Amritsar — Jathedars and members of the Akali Dal working committee urged Sant Harhand Singh Longowal and Parkash Singh Badal to withdraw their resignations. They had resigned from their respective positions in the wake of the adhoc nine member committee constituted by Baba Joginder Singh following the formation of United Shiromani Akali Dal.
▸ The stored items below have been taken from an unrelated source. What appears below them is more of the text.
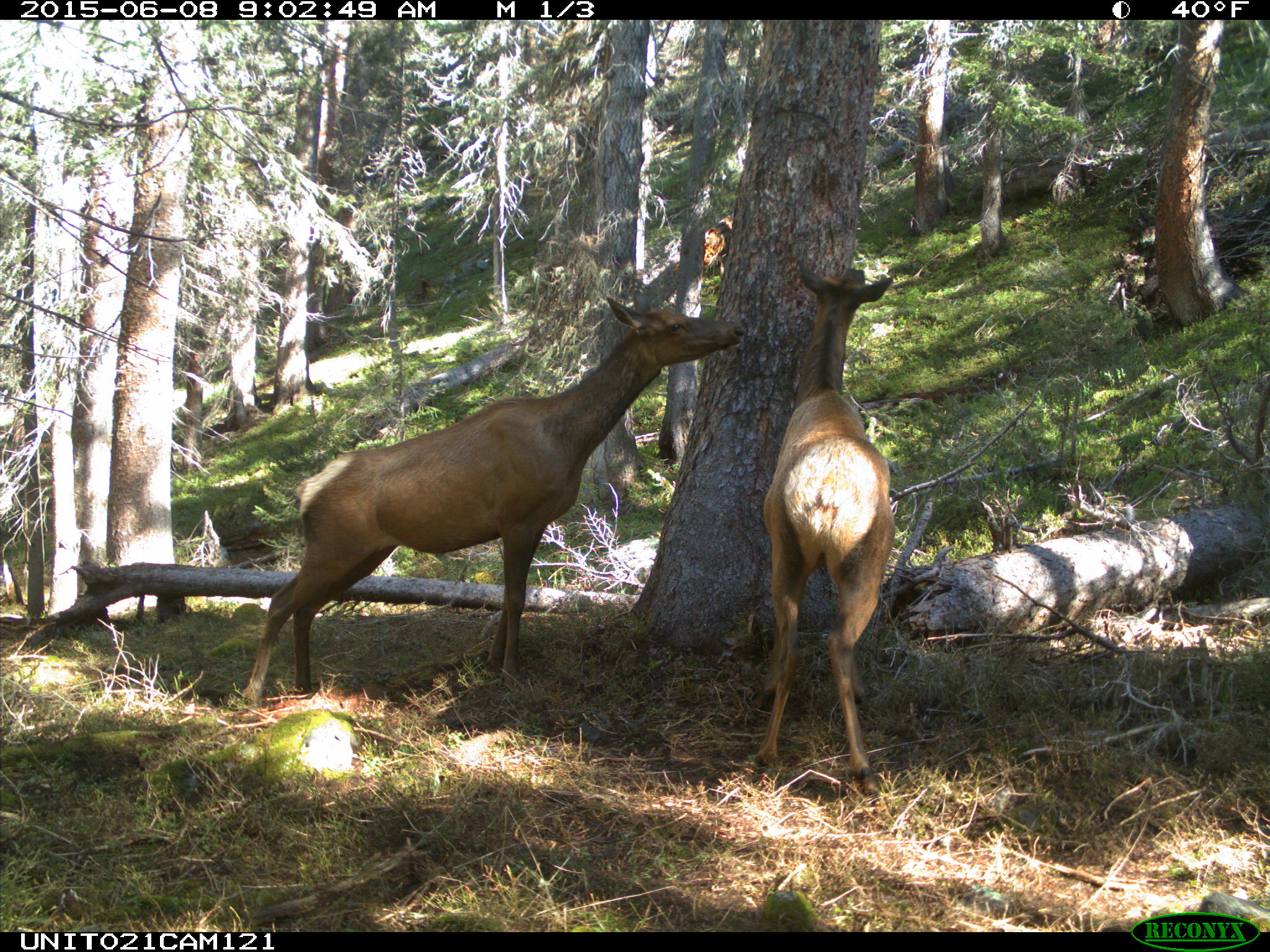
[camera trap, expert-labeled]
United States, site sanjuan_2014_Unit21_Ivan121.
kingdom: Animalia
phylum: Chordata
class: Mammalia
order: Artiodactyla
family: Cervidae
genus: Cervus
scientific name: Cervus elaphus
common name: red deer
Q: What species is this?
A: Cervus elaphus (red deer).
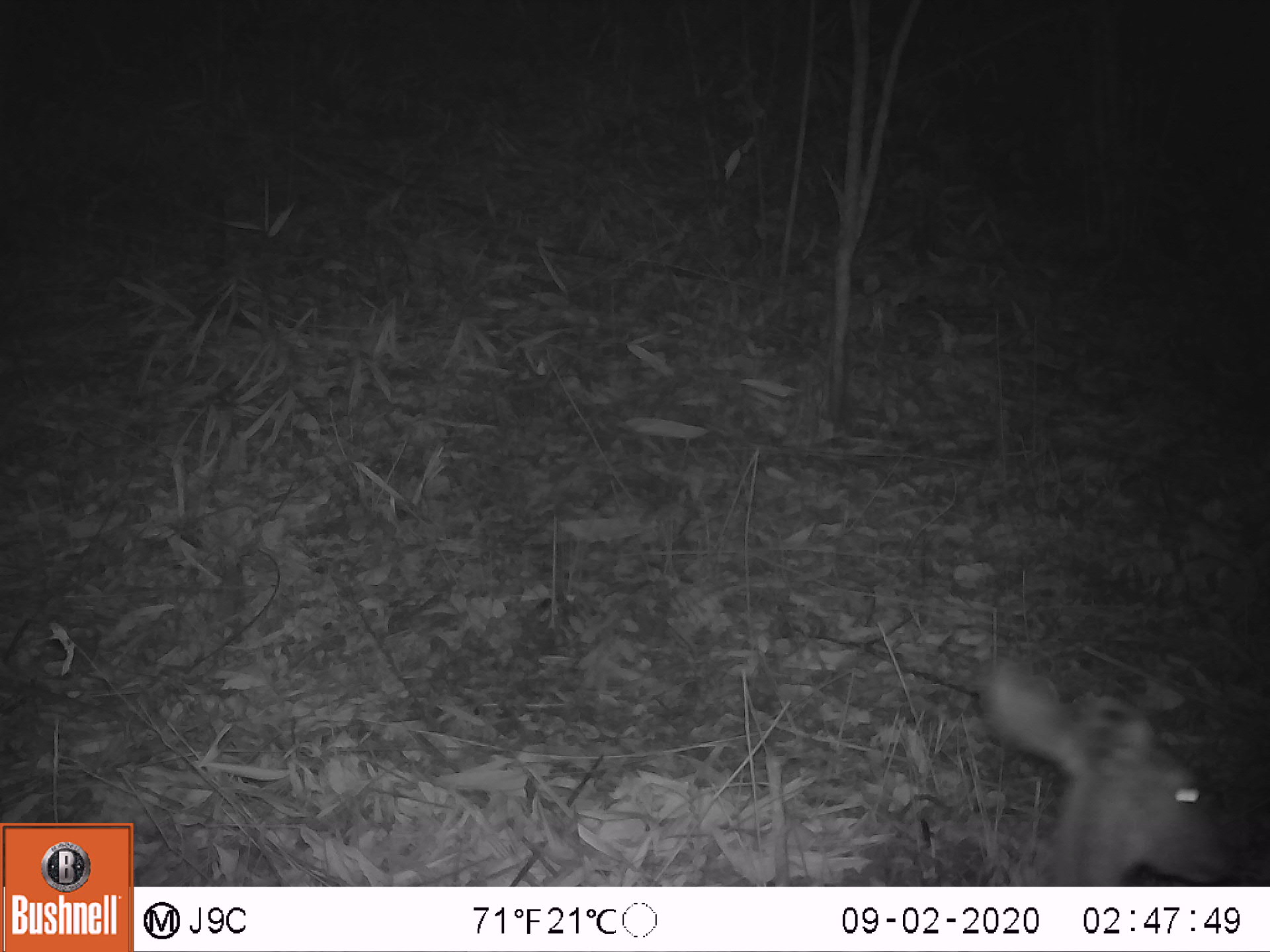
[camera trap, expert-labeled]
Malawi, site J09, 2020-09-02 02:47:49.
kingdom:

Baba Joginder Singh, father of Sant Jarnail Singh Bhindranwale, it may be recalled was authorized by all the leaders, including Sant Harchand Singh Longowal, Jagdey Singh Talwandi and Parkash Singh Badal, to take whatever steps he deemed fit to bring about complete unity among various Sikh factions. The nine member committee constituted by Baba Joginder Singh included among others Sant Longowal, J. S. Talwandi, P.S. Badal and G.S. Tohra. Two members, Sirmaranjit Singh Mann and Manjit Singh are in jail, Harinder Singh is in Norway and Gurtej Singh is underground. Only Jagjit Singh, brother of Sant Bhindranwale, who is on bail, is available for meetings.
In this situation the effective control of the United Akali Dal would have remained with the old Akali leadership with the additional advantage of total unity at all levels. But Longowal, Badal and Tohra rejected this 9 member committee after giving written authorization to the Baba as they did not reconcile with the idea of accepting Baba Joginder Singh as the Supreme leader. The much desired unity at this critical juncture in Sikh history was sabotaged for narrow, egotistical and selfish reasons.
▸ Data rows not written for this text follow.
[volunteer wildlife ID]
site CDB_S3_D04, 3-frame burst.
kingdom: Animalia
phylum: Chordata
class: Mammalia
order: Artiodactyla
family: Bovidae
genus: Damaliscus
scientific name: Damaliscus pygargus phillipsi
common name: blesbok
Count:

Once again Sikh masses find themselves pulled in different directions by their leaders. The cursed internecine quarrel (the “kursi yudh”) threatens to blow up the prospect of an honorable life for the Sikhs.
Time has come when Sikh masses cannot afford to watch this destructive “kursi” game as idle spectators. They must assert themselves and force all those leaders to retire from the scene who have not learned any lesson, and who are more concerned with their personal ambitions than the collective fate and aspirations of the Sikh nation.